Exercise data Start Marker

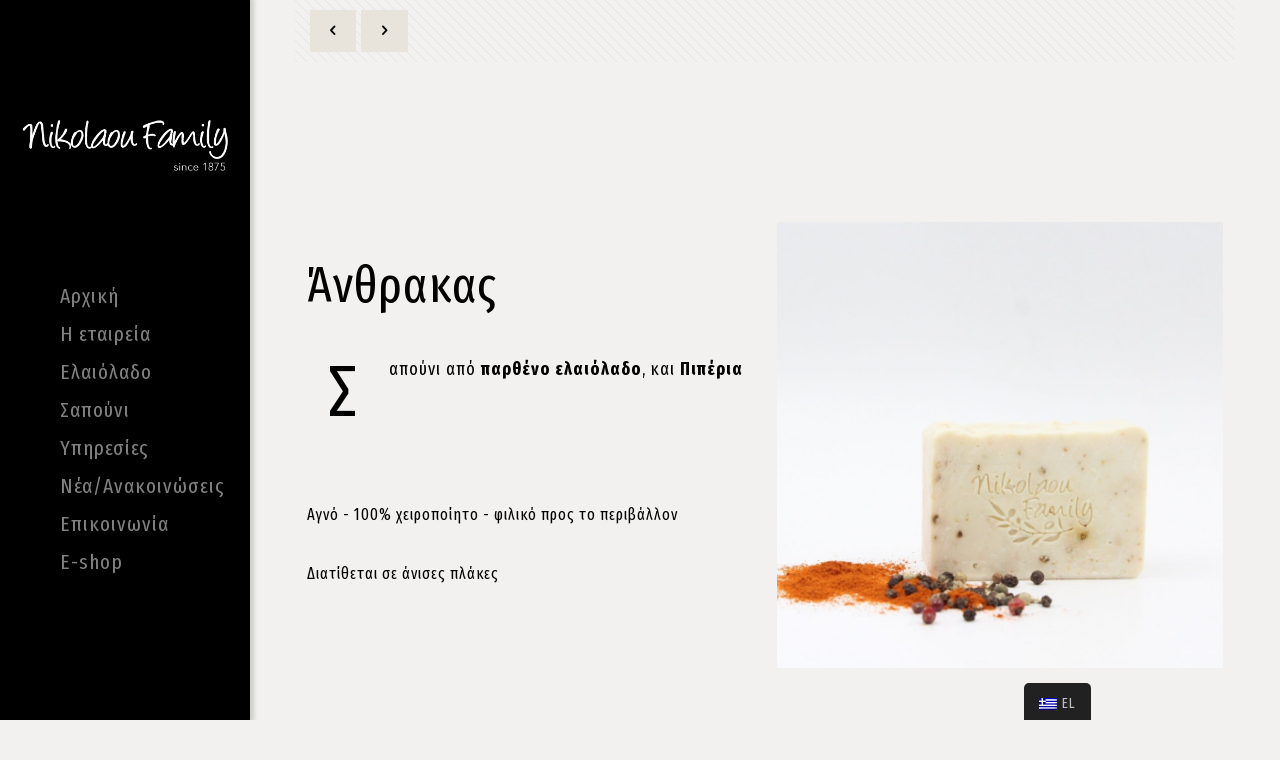

--- FILE ---
content_type: text/css
request_url: https://www.nikolaoufamily.gr/wp-content/cache/wpfc-minified/1eoxfoz7/hqr7f.css
body_size: 344
content:
#trp-floater-ls {
position: fixed;
z-index: 9999999;
bottom: 0;
left: 80%;
background-color: #212121;
border-radius: 5px 5px 0 0;
display: block;
overflow: hidden;
}
#trp-floater-ls.trp-floater-ls-names {
max-width: 160px;
}
#trp-floater-ls.trp-floater-ls-flags {
width: 50px;
}
#trp-floater-ls-language-list {
display: none;
}
#trp-floater-ls:focus #trp-floater-ls-current-language,
#trp-floater-ls:hover #trp-floater-ls-current-language {
display: none;
}
#trp-floater-ls:focus #trp-floater-ls-language-list,
#trp-floater-ls:hover #trp-floater-ls-language-list {
display: block;
}
#trp-floater-ls:hover {
box-shadow: 0 0 10px #212121;
}
#trp-floater-ls-current-language a,
#trp-floater-ls-language-list a {
display: block;
padding: 10px 15px 5px 15px;
font-size: 90%;
}
#trp-floater-ls-current-language,
#trp-floater-ls-language-list {
text-align: left;
}
#trp-floater-ls-current-language.trp-with-flags,
#trp-floater-ls-language-list.trp-with-flags {
text-align: left;
}
#trp-floater-ls-current-language {
display: block;
width: 100%;
height: 100%;
}
#trp-floater-ls-current-language a,
#trp-floater-ls-language-list a {
color: #BDBDBD;
overflow: hidden;
text-overflow: ellipsis;
white-space: nowrap;
}
#trp-floater-ls-language-list a:hover {
color: #FAFAFA;
background-color: #424242;
}
#trp-floater-ls .trp-floater-ls-disabled-language {
pointer-events: none;
cursor: default;
}
#trp-floater-ls .trp-with-flags .trp-flag-image {
margin-right: 5px;
margin-top: -1px;
vertical-align: middle;
height: auto;
max-width: 100%;
display: inline;
padding: 0;
}
#trp-floater-ls a {
text-decoration: none;
}
@media only screen and ( max-width: 800px ) {
#trp-floater-ls {
left: 5%;
}
}

--- FILE ---
content_type: text/css
request_url: https://www.nikolaoufamily.gr/wp-content/cache/wpfc-minified/sg0cnqr/7mrp4.css
body_size: -18
content:
.oil-package-container h1 {
font-size: 18px;
line-height: 27px;
font-weight: 400;
letter-spacing: 1px;	
}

Exercise data End Marker

- Exercise
What is needed is a verbatim copy of every entry, with the pictures omitted.

- Response for this exercise
--- FILE ---
content_type: text/css
request_url: https://www.nikolaoufamily.gr/wp-content/cache/wpfc-minified/1eoxfoz7/hqr7f.css
body_size: 344
content:
#trp-floater-ls {
position: fixed;
z-index: 9999999;
bottom: 0;
left: 80%;
background-color: #212121;
border-radius: 5px 5px 0 0;
display: block;
overflow: hidden;
}
#trp-floater-ls.trp-floater-ls-names {
max-width: 160px;
}
#trp-floater-ls.trp-floater-ls-flags {
width: 50px;
}
#trp-floater-ls-language-list {
display: none;
}
#trp-floater-ls:focus #trp-floater-ls-current-language,
#trp-floater-ls:hover #trp-floater-ls-current-language {
display: none;
}
#trp-floater-ls:focus #trp-floater-ls-language-list,
#trp-floater-ls:hover #trp-floater-ls-language-list {
display: block;
}
#trp-floater-ls:hover {
box-shadow: 0 0 10px #212121;
}
#trp-floater-ls-current-language a,
#trp-floater-ls-language-list a {
display: block;
padding: 10px 15px 5px 15px;
font-size: 90%;
}
#trp-floater-ls-current-language,
#trp-floater-ls-language-list {
text-align: left;
}
#trp-floater-ls-current-language.trp-with-flags,
#trp-floater-ls-language-list.trp-with-flags {
text-align: left;
}
#trp-floater-ls-current-language {
display: block;
width: 100%;
height: 100%;
}
#trp-floater-ls-current-language a,
#trp-floater-ls-language-list a {
color: #BDBDBD;
overflow: hidden;
text-overflow: ellipsis;
white-space: nowrap;
}
#trp-floater-ls-language-list a:hover {
color: #FAFAFA;
background-color: #424242;
}
#trp-floater-ls .trp-floater-ls-disabled-language {
pointer-events: none;
cursor: default;
}
#trp-floater-ls .trp-with-flags .trp-flag-image {
margin-right: 5px;
margin-top: -1px;
vertical-align: middle;
height: auto;
max-width: 100%;
display: inline;
padding: 0;
}
#trp-floater-ls a {
text-decoration: none;
}
@media only screen and ( max-width: 800px ) {
#trp-floater-ls {
left: 5%;
}
}

--- FILE ---
content_type: text/css
request_url: https://www.nikolaoufamily.gr/wp-content/cache/wpfc-minified/sg0cnqr/7mrp4.css
body_size: -18
content:
.oil-package-container h1 {
font-size: 18px;
line-height: 27px;
font-weight: 400;
letter-spacing: 1px;	
}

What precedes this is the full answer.